**Directions for this task:**
Your task is to filter the data below down to the lines holding "white".

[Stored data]

-=-=-

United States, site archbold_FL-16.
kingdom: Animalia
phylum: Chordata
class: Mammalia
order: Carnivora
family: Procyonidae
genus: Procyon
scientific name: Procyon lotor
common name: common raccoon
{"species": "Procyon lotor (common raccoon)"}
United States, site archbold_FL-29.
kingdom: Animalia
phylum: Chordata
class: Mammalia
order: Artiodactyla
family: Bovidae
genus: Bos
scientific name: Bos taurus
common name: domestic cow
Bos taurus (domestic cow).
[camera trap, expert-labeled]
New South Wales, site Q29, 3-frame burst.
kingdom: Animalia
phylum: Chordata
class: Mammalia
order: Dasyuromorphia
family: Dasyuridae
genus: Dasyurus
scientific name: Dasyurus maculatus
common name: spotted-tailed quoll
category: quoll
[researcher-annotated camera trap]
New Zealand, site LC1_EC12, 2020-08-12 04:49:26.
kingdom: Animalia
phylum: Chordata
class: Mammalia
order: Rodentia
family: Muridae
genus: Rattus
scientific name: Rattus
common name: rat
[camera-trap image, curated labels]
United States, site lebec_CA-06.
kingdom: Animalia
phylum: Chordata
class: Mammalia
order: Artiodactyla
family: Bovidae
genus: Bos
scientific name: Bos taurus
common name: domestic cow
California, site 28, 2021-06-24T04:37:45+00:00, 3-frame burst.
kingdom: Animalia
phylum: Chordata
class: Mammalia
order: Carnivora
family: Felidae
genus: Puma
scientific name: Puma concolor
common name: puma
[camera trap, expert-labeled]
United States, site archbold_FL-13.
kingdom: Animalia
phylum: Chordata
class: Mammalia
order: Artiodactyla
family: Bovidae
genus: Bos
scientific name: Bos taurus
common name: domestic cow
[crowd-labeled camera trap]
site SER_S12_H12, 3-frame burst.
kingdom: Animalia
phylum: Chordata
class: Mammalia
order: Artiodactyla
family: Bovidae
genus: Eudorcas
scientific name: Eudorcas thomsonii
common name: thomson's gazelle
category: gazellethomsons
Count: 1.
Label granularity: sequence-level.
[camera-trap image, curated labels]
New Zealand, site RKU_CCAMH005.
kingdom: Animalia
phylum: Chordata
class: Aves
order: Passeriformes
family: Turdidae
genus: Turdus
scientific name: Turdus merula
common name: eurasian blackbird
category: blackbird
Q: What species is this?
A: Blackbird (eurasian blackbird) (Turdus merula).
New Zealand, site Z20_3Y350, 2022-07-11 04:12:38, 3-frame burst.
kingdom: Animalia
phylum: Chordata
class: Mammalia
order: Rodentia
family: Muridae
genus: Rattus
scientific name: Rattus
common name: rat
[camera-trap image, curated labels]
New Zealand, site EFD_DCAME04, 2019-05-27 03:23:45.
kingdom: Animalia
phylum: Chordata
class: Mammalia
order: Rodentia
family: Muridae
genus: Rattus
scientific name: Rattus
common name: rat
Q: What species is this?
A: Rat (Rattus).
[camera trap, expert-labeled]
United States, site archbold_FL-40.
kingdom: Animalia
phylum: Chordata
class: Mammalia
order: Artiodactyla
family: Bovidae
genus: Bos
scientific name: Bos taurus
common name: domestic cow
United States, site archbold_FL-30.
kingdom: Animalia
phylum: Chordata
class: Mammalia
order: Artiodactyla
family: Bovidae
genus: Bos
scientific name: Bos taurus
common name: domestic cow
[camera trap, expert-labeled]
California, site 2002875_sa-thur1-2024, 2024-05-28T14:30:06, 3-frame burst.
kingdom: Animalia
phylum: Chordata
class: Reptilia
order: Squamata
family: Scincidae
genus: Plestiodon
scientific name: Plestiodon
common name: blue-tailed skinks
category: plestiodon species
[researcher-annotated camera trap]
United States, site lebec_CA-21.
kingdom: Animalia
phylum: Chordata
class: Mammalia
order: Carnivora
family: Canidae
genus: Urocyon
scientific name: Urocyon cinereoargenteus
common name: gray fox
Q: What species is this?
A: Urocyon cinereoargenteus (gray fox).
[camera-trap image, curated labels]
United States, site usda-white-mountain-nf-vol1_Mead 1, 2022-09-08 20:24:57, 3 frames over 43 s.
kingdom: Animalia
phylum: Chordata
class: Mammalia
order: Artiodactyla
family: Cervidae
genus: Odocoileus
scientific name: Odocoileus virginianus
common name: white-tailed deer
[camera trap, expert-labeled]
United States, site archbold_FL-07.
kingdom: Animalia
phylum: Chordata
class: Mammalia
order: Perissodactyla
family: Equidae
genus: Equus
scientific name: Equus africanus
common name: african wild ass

-=-=-

**Finished exercise:**
United States, site usda-white-mountain-nf-vol1_Mead 1, 2022-09-08 20:24:57, 3 frames over 43 s.
common name: white-tailed deer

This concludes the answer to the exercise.